ЗАДАНИЕ: Напишите продолжение воспоминаний о Крупецкой средней школе и её учителях, начиная сразу после последнего предложения.

«Наставникам за благо воздадим»…

8 октября 2022

236

«Наставникам, хранившим юность нашу,/Всем честию, и мертвым и живым,/ К устам подъяв признательную чашу,/ Не помня зла, за благо воздадим»…

Эти пушкинские строки я вспоминаю, мысленно возвращаясь в школу моей юности, в то замечательное время, когда слово «Учитель» действительно звучало гордо и для нас – учеников, и вообще для всех людей.

Алла Павловна Моргунова с одной из своих учениц

Приблизительно с середины прошлого столетия наша Крупецкая средняя школа славилась на всю область своими педагогами и выпускниками, становившимися студентами самых престижных вузов страны, включая Московский и Ленинградский государственные университеты.

Моя юность выпала на середину 70-х годов. К тому времени фамилии многих учителей были известными созвездиями на педагогическом небосклоне, по крайней мере, всего Рыльского района. Но и в наше время зажигались новые звезды, да такие яркие, свет которых до сих пор освещает дорогу их воспитанникам на самых трудных участках пути.

СОСТАВ НАБОРА ДАННЫХ:
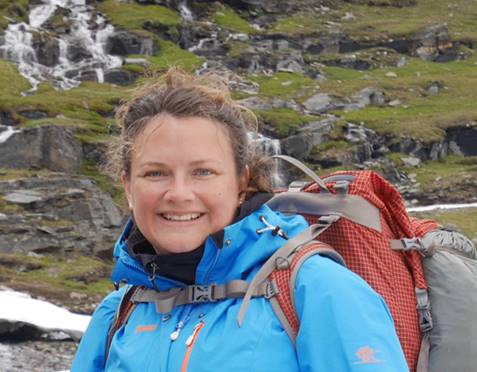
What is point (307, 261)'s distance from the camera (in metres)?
3.83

ОТВЕТ:
Любимой моей учительницей, а потом всю жизнь и большим другом была Алла Павловна Моргунова, наш классный руководитель. Молодая, красивая, с иссиня-черными вьющимися волосами и с мягким блеском карих глаз, она приковала к себе мое внимание однажды и навсегда. А каким даром слова наделила ее природа! Уроки литературы превращались в великолепные спектакли. И даже те, для кого князь Андрей Болконский и князь Василий Курагин были «одним и тем же лицом», слушали ее, боясь «упустить самое интересное», и не вскакивали по привычке при первых звуках школьного колокольчика.

В школьных литературных вечерах участвовали все классы, в которых работала наша учительница. Но она еще с большим энтузиазмом взялась проводить нечто подобное читательским конференциям на фермах. Когда Алла Павловна накануне предупредила нас с Колей Яковлевым, что за воскресенье мы должны будем выучить наизусть энное количество страниц прозаического текста, мы были почти уверены, что нам будет предложено что-нибудь из Бориса Васильева или Виктора Астафьева – на военную тематику. Но велено было учить прозу Достоевского.

– Надо не просто выучить назубок, – наставляла нас Алла Павловна. – Читая «Униженных и оскорбленных», вы должны будете постараться войти в образы героев, донести их до слушателей.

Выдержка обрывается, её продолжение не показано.